To override the global setting automatically when you enter a specific directory do, e.g.

cd ~/oldpython2project
pyenv local 2.7.13

To override the global preference for a single shell session do

pyenv shell 3.5.3

Set up virtual environments

Generally speaking, except when a new Python version is released, you should be directly using pyenv very rarely.

Instead you should be creating (and destroying) virtual environments.

To work in this way, first make sure the packaging basics are up to date for each pyenv version you’ve installed:

for v in $(pyenv versions --bare) ; do
    pyenv shell $v 
    pyenv which python
    python -m pip install --upgrade pip virtualenv wheel
done

Then create a file ~/.pip/pip.conf containing

[global]
require-virtualenv = true

This ensures that you don’t accidentally pip install anything outside a virtual environment.

Now, create a virtual environment.
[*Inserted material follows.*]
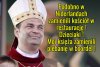Podobno pan Grzesio  wymyśla nowe 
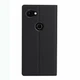 Чехол-книжка VILI DMX Style для Google Pixel 3a XL - Black - изображение 4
First temporarily activate the pyenv version corresponding to the Python interpreter you want to use for this virtual env, then create the environment itself

pyenv shell 3.6.1
python -m venv path/to/virtual/environment

Use direnv to manage virtualenv creation and activation

I use direnv to manage the creation, activation and deactivation of virtual environments.

First, install direnv and add it to your shell. If you’re using bash on macOS, that might look like this

brew install direnv
echo 'eval "$(direnv hook bash)"' >> ~/.bashrc

Then you need to tell direnv about pyenv by putting this in ~/.direnvrc

use_python() {
    local python_root=$HOME/.pyenv/versions/$1
    load_prefix "$python_root"
    layout_python "$python_root/bin/python"
}

Now you’re all set. For example, if you create a file ~/project/.envrc that says simply

use python 3.6.1

the first time you cd into ~/project you will be prompted to type direnv allow (a security feature) then direnv will create and activate a virtual environment using the interpreter version specified in .envrc.

Going forward, direnv will automatically activate this environment when you enter the project directory, and deactivate it when you leave.

If you use tmux, alias the tmux command so the clever things tmux and direnv both do to your environment don’t conflict. E.g. on bash

alias tmux="direnv exec / tmux"

Environment variables with direnv

You can also use direnv to set and unset environment variables on entering and exiting a directory. You can either put these variables directly in ~/project/.envrc

export $PROJECT_ENV_VARIABLE=foo

or, if they are defined in another file, add

dotenv environment-variables

to ~/.project/.envrc.

Why not use conda?

Conda allows you to specify not only the packages associated with a project (as requirements.txt does), but also the Python interpreter version. In that sense, it’s more powerful system than virtual environments. And it can make life easier is you’re stuck in Windows and need compiled libraries such as numpy or dask.

So why go to all the trouble above? Why not just use conda?

YMMV. I know a lot of very happy and very sophisticated conda users in the data science community. But here’s my take.

The goal when defining an environment is to share it with other users or other systems. “Other users” might be future you, or it might be a data scientist, a person in the audience of a talk, a software engineer, or a devops engineer. “Other systems” might be a continuous integration server, a container, a serverless application platform, or a production server.

Simply put, for my definition of “other users or systems”, conda is a non-standard tool, and using it creates social and pedagogical friction. It wrote more about this in a comment on Jake vanderPlas’s blog. The ability to specify the Python interpreter in the equivalent of requirements.txt is not worth the friction.